I’m going to need you to sit down right now, because I’m about to ask you what is perhaps the most important question you will ever answer in your entire life. Okay, here goes. If a fairy godmother showed up right now and told you that you could choose to have Kristen Bell be your mom or your best friend, which would you choose? I know, I know. It’s a lot to take in. I’ll give you some time to think about it while I explain further.
We can all agree that Kristen Bell’s pretty great, right? If you don’t agree, and you just clicked on this post so you could comment “Neither,” then you better stop wasting time reading my words and start typing. But if you do agree that’s she’s great, you might also agree that she’d be an awesome person to hang out with. But in what capacity? She’s been dream BFF material since her Veronica Mars days, but ever since she had her daughter Lincoln and started talking about her approach to parenting, I’ve found myself occasionally wishing I could turn myself back into a baby and be raised by her. Before you blurt out your answer, I’ll list some of the advantages on both sides and give you my opinion.
And guys, we really need to decide this before her birthday tomorrow so we know whether to put “Happy Birthday Mom” or “Happy Birthday Friend” on the cake.
Pros to Having Kristen Bell as Your Mom
- She’ll defend you like a badass against the paparazzi.
- She’ll wait until you’re old enough to decide for yourself if you want to be famous.
- You’ll be able to tell your friends that your mom is a real-life Disney princess.
- She can sing you lullabies in that lovely voice of hers.
- Dax Shepard would be your dad.
- She wouldn’t resent you for changing her body by existing in her womb for nine months.
- You’d get to have a really cute name, probably after a president.
- If you’re her biological child in this scenario, you’d get some pretty gorgeous genes.
- You might get to steal stuff from the award show gift bags she brings home. (Not gonna lie, this is the most important thing on the list for me.)
Pros to Having Kristen Bell as Your BFF
- You’ll laugh your ass off every day.
- Your sarcasm won’t go over her head.
- It’s super easy to figure out what to get her for her birthday — a sloth.
- You’ll impress everyone on karaoke duets because you can just let her sing both parts.
- She’ll be supportive of you and your human rights no matter what your sexual orientation.
- She’ll stand up for you for that very reason.

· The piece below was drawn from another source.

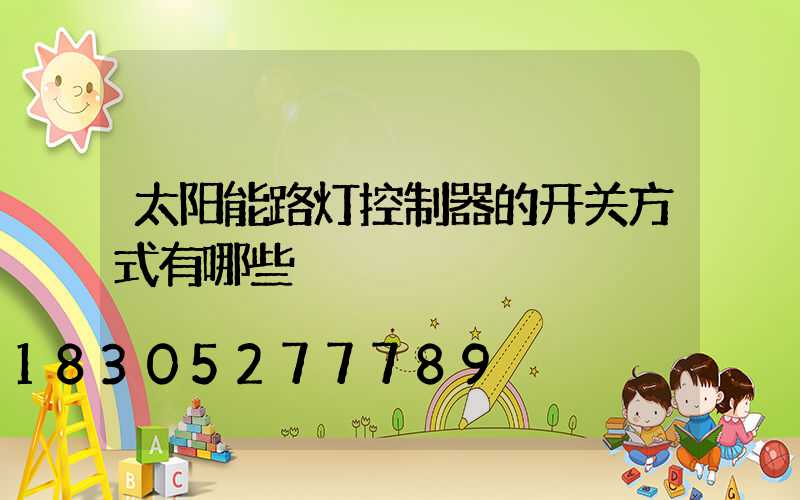 太阳能路灯控制器的开关方式有哪些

- She has rescue dogs you can play with.
- You can maybe possibly, if-she-wants be a plus one at fun events when Dax isn’t available.
- The gift bag thing, again.
Final Verdict: Although both would undoubtedly be wonderful experiences, I have to go with BFF for this one. Mostly because I already have a mom who’s pretty awesome. And also because I’m a grown woman (debatable) who would prefer not to be turned back into a baby for the time being. But maybe in some future reincarnation-possible, time-travel-capable alternate universe it could happen for me. Quick, somebody write me that fan fiction.
And now I open the floor to you fine people.